The data use community can be divided in two main groups: (1) the behaviours performed by active roles (human actors) and (2) the behaviours performed by passive roles (computer resources). The first group encompass the activities performed by human actors using the RI to interact with the different components of the RI. This can extend to all the actors in all the communities defined in the SV, in addition to the ones in the use community, these behaviours form a specialisation of the use community which can be called community support behaviours (or user support behaviours). The second group corresponds to the behaviours that enable the authorisation, authentication, and accounting of the activities of users, conforming a second specialisation which can be called  AAAI behaviours.

  • Co-create: A behaviour in which active roles from all communities participate in the design and planning of activities for the collection, preservation, analysis or publishing of research data.
  • Collaborate: A behaviour performed by active roles which entails assisting/participating in some of the phases of the collection, preservation, analysis or publishing of research data.
  • Contribute: A behaviour performed by active roles which entails directly collecting, preserving, analysing, or publishing research data held by the RI, according to a predefined protocol.
  • User Behaviour Tracking (sysnonym: real user monitoring): A behaviour enabled by a Data Use Subsystem that to track the Users. User Behaviour Tracking is the analysis of visitor behaviour on a website. The analysis of an individual visitor's behaviour may be used to provide options or content that relates to their implied preferences; either during a visit or in the future visits. Additionally, it can be user to track content use and performance.

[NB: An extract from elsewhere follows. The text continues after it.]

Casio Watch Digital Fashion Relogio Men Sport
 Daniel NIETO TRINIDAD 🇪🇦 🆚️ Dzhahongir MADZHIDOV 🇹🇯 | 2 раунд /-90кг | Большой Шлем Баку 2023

  • User Profile Management: A behaviour enabled by a Data Use Subsystem to support persistent and mobile profiles, where profiles will include preferred interaction settings, preferred computational resource settings, and so on.
  • User Working Space Management: A behaviour enabled by a Data Use Subsystem to support work spaces that allow data, document and code continuity between connection sessions and accessible from multiple sites or mobile smart devices.
  • User Working Relationships Management: A behaviour enabled by a Data Use Subsystem to support a record of working relationships, (virtual) group memberships and friends.
  • User Work Group Support: A behaviour enabled by a Data Use Subsystem to support controlled sharing, collaborative work and publication of results, with persistent and externally citable PIDs.

Use Community Behaviours

The roles of the data use community are described at  Use Roles.